Recently, the international gold price has experienced drastic fluctuations, dropping more than 20% since its peak in early March. Many mainland Chinese investors who purchased gold products at high prices have incurred losses.
According to a report from Time Weekly on May 29, the price of gold futures on the New York Commodity Exchange (COMEX) fell below $4400 per ounce on May 28, with an intraday drop exceeding 1%. Since the peak in early March, the price of gold has cumulatively fallen by more than 20%.
Investor Zhang Fang from Guangdong province told Time Weekly that he invested 180,000 yuan through a personal savings account at a bank to purchase gold at an average price of over 1100 yuan per gram at the end of last year. With the decline in gold prices, his account has suffered a loss of over 30,000 yuan.
Another investor, Li Qun, borrowed over 1 million yuan to buy gold, hoping to profit from the upward trend in the short term. However, after the price fell, despite adding to his position, he still holds over 1000 grams of gold, resulting in tens of thousands of yuan in losses.
Investor Liu Ming has been following and purchasing gold since the beginning of this year. The continuous decline in gold prices has prompted him to increase his holdings multiple times to reduce the average cost, but he still faces additional losses in the end.
The report also mentioned that some investors who borrowed to buy gold at high prices later faced price declines. Others who continued to wait after the drop in gold prices are bullish on the long-term support for gold. However, some investors believe that the short-term volatility is too high and are hesitant to chase the rise in prices.

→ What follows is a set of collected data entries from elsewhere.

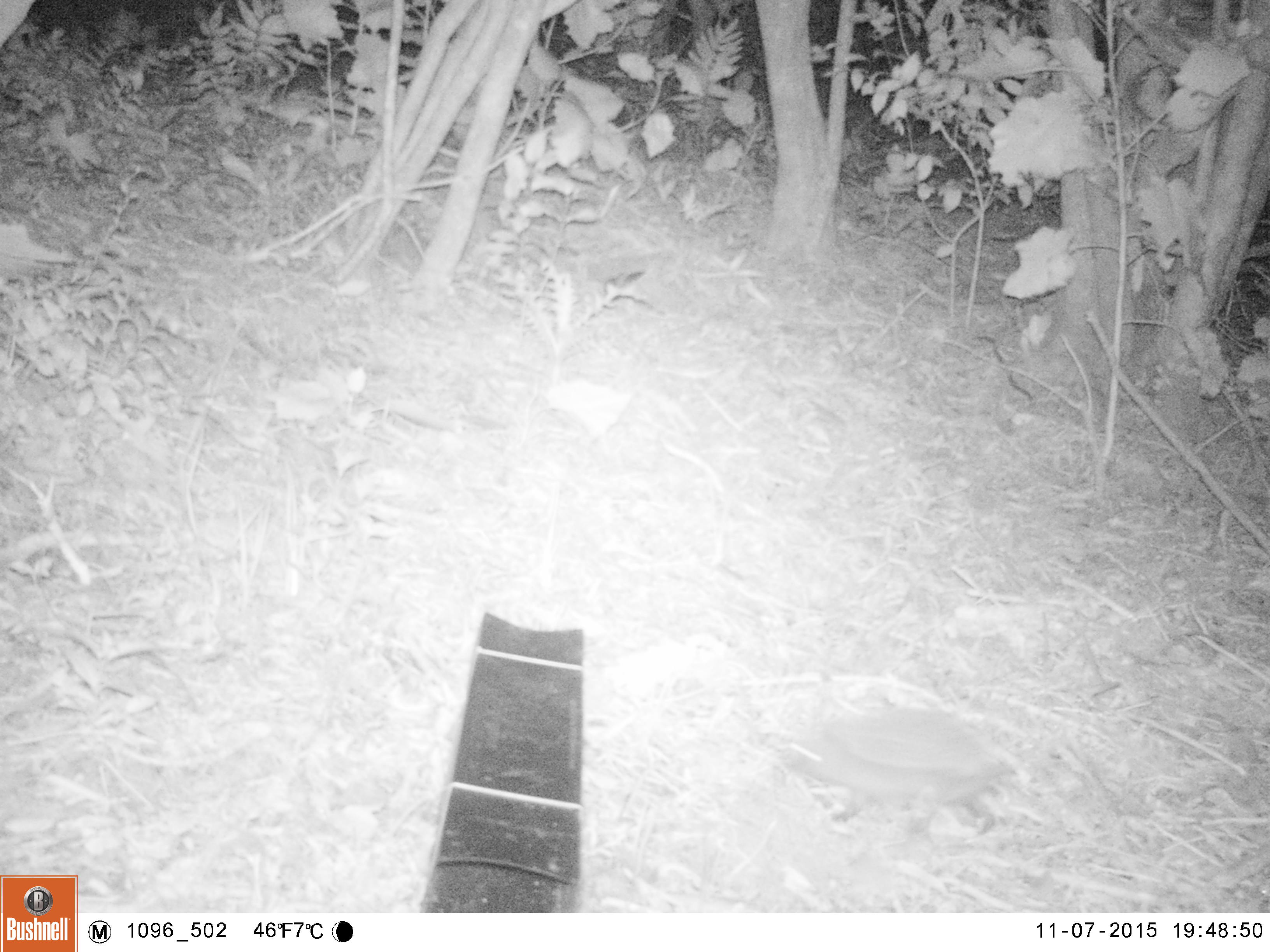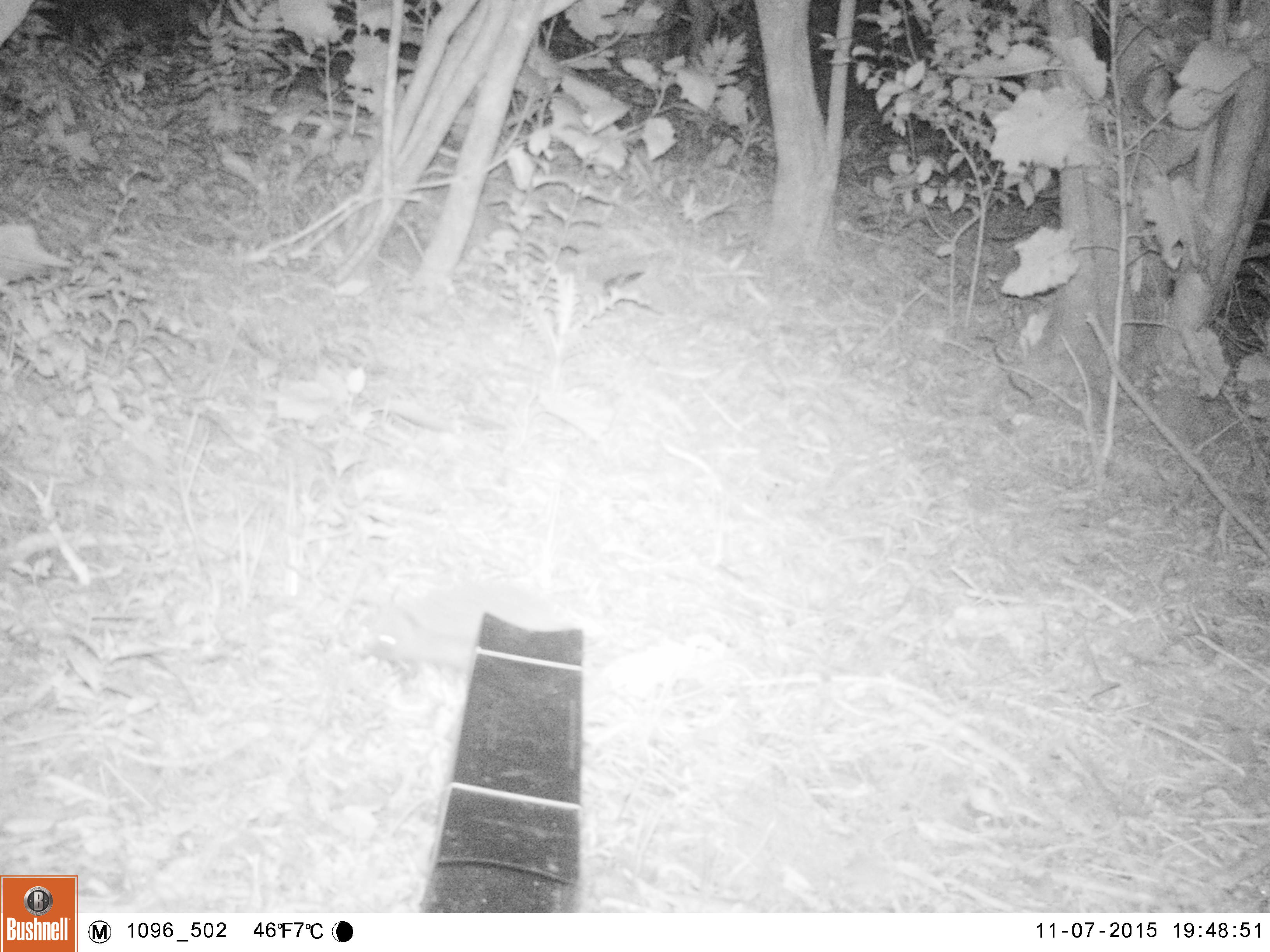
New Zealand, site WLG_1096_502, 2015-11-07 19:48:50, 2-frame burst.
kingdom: Animalia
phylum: Chordata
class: Mammalia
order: Eulipotyphla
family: Erinaceidae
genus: Erinaceus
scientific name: Erinaceus europaeus europaeus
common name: european hedgehog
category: hedgehog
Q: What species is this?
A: Hedgehog (european hedgehog) (Erinaceus europaeus europaeus).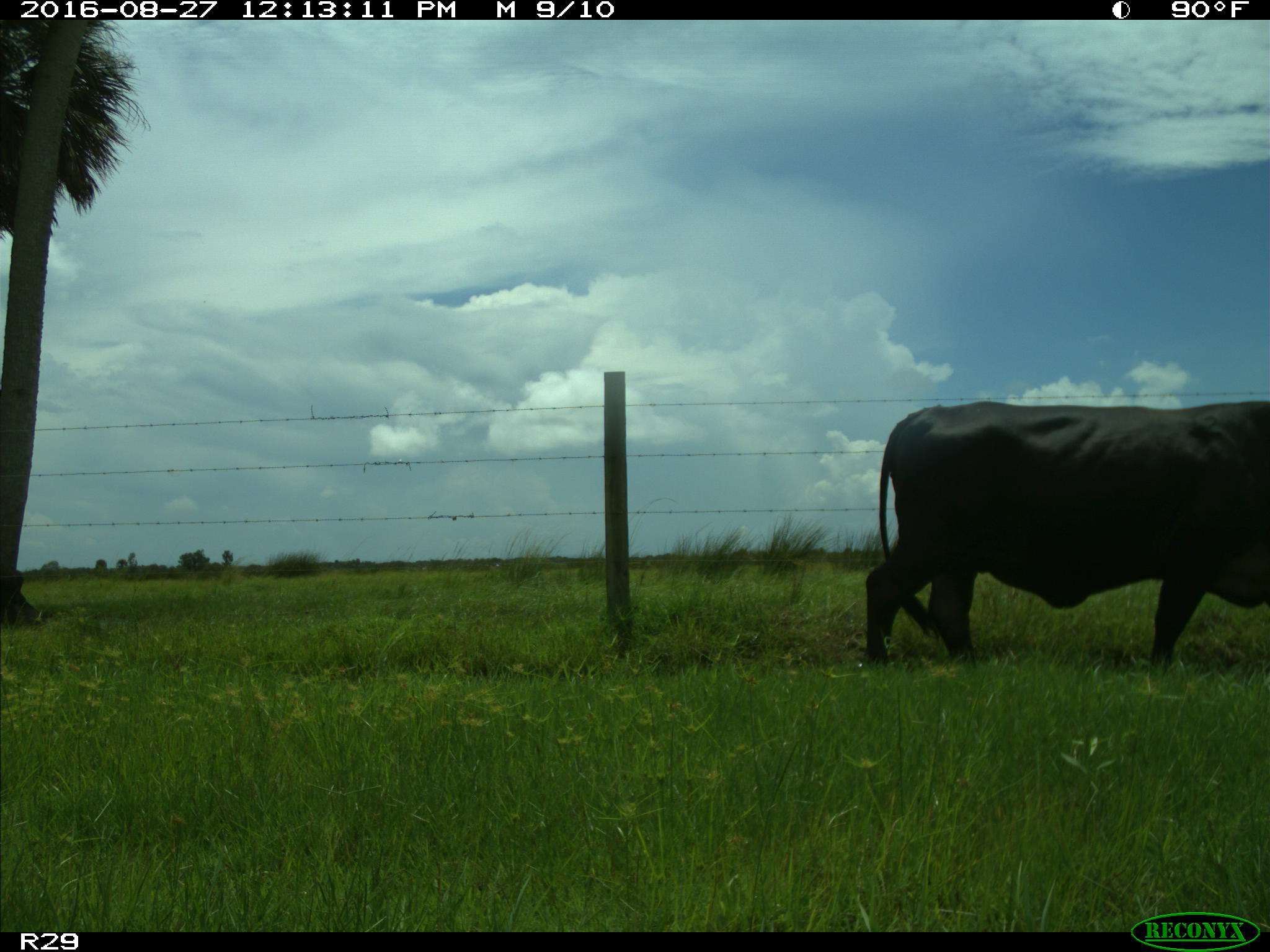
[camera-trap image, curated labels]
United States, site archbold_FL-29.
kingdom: Animalia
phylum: Chordata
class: Mammalia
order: Artiodactyla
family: Bovidae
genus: Bos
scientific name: Bos taurus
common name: domestic cow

Internationally, the price of gold has been on a downward trend recently. According to a report from Reuters on May 27, spot gold fell to a two-month low that day. The Wall Street Journal also reported on the same day that COMEX gold futures fell for the third consecutive trading day.
This volatility in gold prices has spread to the gold jewelry market in mainland China. Chinese media reported on May 27 that some brands have lowered the listed prices of 24K gold jewelry. Brands such as Chow Tai Fook, Lukfook Jewellery, and TSL are quoting around 1382 yuan per gram for 24K gold. Chow Sang Sang, Lao Feng Xiang, and Lao Miao Gold are priced at about 1380 yuan per gram, while the prices for China Gold and Caibai jewelry are around 1372 yuan and 1368 yuan per gram, respectively.
The fluctuation in gold prices has also impacted gold consumption in mainland China. According to a previous report by Xinjing Bao, the volatile gold prices this year have led to an increase in investment demand, with gold bars and gold ETFs being popular choices, while gold jewelry consumption has significantly decreased.
Citing data from the China Gold Association, the report stated that in the first quarter of 2026, the consumption of gold jewelry in mainland China dropped by 37.1% year-on-year, while the consumption of gold bars and coins increased by 46.4% to 202.062 tons. At the same time, the net increase in mainland China’s gold ETF holdings more than doubled year-on-year.
The high gold prices have also put pressure on downstream jewelry companies. Reports from Chinese media indicated that the number of stores operated by Lao Feng Xiang has been continuously decreasing, with both revenue and net profit decreasing year-on-year in the first quarter of this year.